== Source text ==

UT loses game, not hope

The season ends; the dream continues. Thursday night's 85-84 loss to Ohio State in the NCAA Sweet 16 didn't stop the Tennessee basketball program's march toward national prominence; it merely interrupted it.

The Volunteers will be back in the national title hunt next season with a team that features more bodies, more experience, more size and more quickness. Except for senior forward Dane Bradshaw – Mr. Intangibles – the top nine players return for 2007-08. Moreover, those returnees will be a year older, a year stronger and a year smarter.

In the aftermath of that gut-wrenching loss to the top-ranked Buckeyes, it's easy for fans to focus on the negative. Once the pain subsides, though, they will realize the future is brighter than it has ever been. Consider:

All three of Tennessee's "bigs" return next season. Wayne Chism (6-9) went toe to toe Thursday night with the best big man in college basketball and earned a draw. Fellow freshman Duke Crews (6-7) showed flashes of brilliance in 2006-07 and just needs a little more consistency to be a star. Sophomore Ryan Childress (6-9) may be the most improved player in college basketball. Without his clutch 3-pointers, Tennessee would've lost to Ohio State by double digits instead of a single point. In fact, without his clutch 3s, Tennessee doesn't get past Virginia in the Round of 32.

===

_Assigned task 1_
In the article on Tennessee basketball, what was the final score of Thursday night's loss to Ohio State?
_Assigned task 2_
Copy the article on Tennessee basketball word for word from "UT loses game, not" to "a year smarter.".

== Record set ==

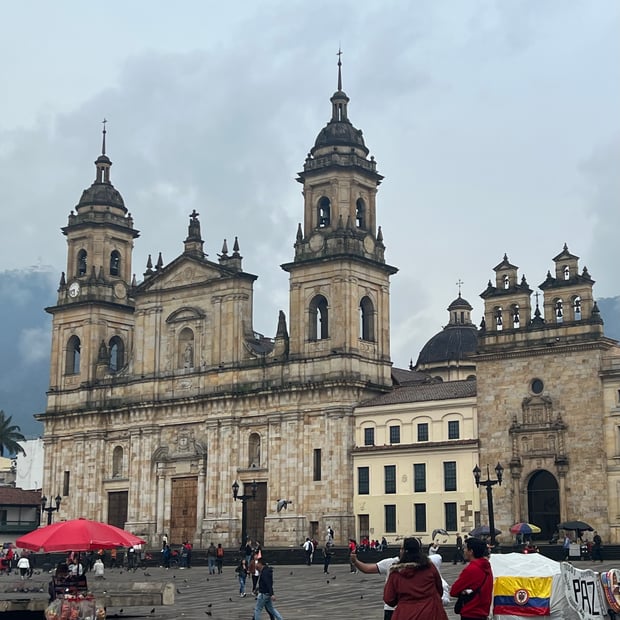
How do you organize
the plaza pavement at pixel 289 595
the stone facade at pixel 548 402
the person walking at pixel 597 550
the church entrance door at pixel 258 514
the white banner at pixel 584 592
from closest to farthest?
1. the white banner at pixel 584 592
2. the plaza pavement at pixel 289 595
3. the person walking at pixel 597 550
4. the stone facade at pixel 548 402
5. the church entrance door at pixel 258 514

===

_Result 1_
85-84

_Result 2_
UT loses game, not hope

The season ends; the dream continues. Thursday night's 85-84 loss to Ohio State in the NCAA Sweet 16 didn't stop the Tennessee basketball program's march toward national prominence; it merely interrupted it.

The Volunteers will be back in the national title hunt next season with a team that features more bodies, more experience, more size and more quickness. Except for senior forward Dane Bradshaw – Mr. Intangibles – the top nine players return for 2007-08. Moreover, those returnees will be a year older, a year stronger and a year smarter.